Karthik of Milliblog stated "Dharan hasn’t been in the best of forms recently and Naaigal Jaakirathai’s soundtrack is no exception." Behindframes gave 3 out of 5 and stated "Cool, peppy and enjoyable tracks by Dharan."

| No. | Title | Lyrics | Singer(s) | Length |
|---|---|---|---|---|
| 1. | "Doggy Style" | Madhan Karky | Gana Bala | 3:24 |
| 2. | "En Nenjil" | Madhan Karky | Naresh Iyer | 4:58 |
| 3. | "Oyaathe" | Yugabharathi | Haricharan, Dharan Kumar | 3:55 |
| 4. | "Man's Best Friend" (Theme Music) | — | Instrumental | 2:42 |
| 5. | "Doggy Style" (Club Mix) | Madhan Karky | Gana Bala | 3:37 |
| Total length: |  |  |  | 18:39 |

== Reception ==

===Critical reception===
The Times of India gave the film 3.5 stars out of 5 and wrote, "Naaigal Jaakirathais success lies in how cannily Soundar Rajan gives us a thriller that also feels light. But there is a bit of spoon-feeding in the form of exposition that is necessary but sticks out on screen because of how it is presented". Rediff gave 2.5 stars out of 5 and wrote, "Whatever its faults, director Shakti Soundar Rajan's Naaigal Jaakirathai is a decent fun-filled entertainer". The New Indian Express wrote, "The uncomplicated tale of a man and his dog may have its glitches. But it’s refreshing in its premise and has many charming moments".

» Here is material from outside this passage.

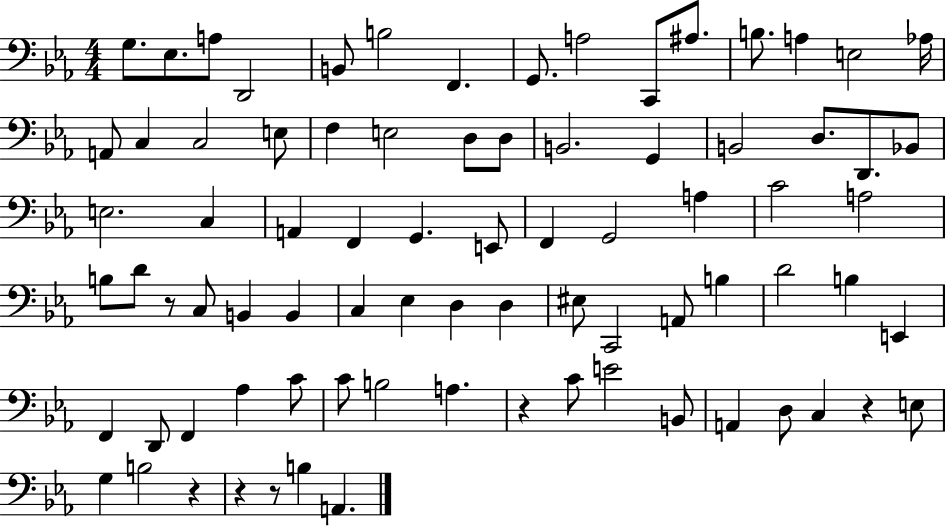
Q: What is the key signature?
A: EES major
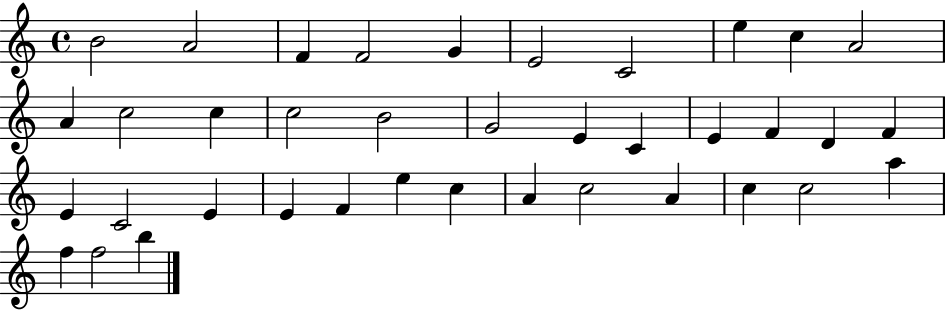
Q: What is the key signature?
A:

The Hindu wrote, "You wouldn’t perhaps begrudge the makers their ‘influences’ if the result was a film we generally don't see a lot of, but Naaigal reneges on the promise of its first portions". Sify stated "Naaigal Jaakirathai is a film where the idea sounds good but falls short in execution. Shakti Soundar Rajan’s idea of making an investigation thriller along with the fun elements of a dog is laudable but what lacks in the film is detailing of characters".

===Box office===
On 8 December 2014, trade analyst Sreedhar Pillai reported that the film, made on a budget of ₹ 4 crores, had grossed ₹ 7.25 crores to that point.

==Sequel==
After the film became a commercial success, Shakti Soundar Rajan informed that he had plans to make a sequel to Naaigal Jaakirathai. It might feature Sibiraj and the dog, as well as the lead characters from the first part, and is scheduled to commence in 2020.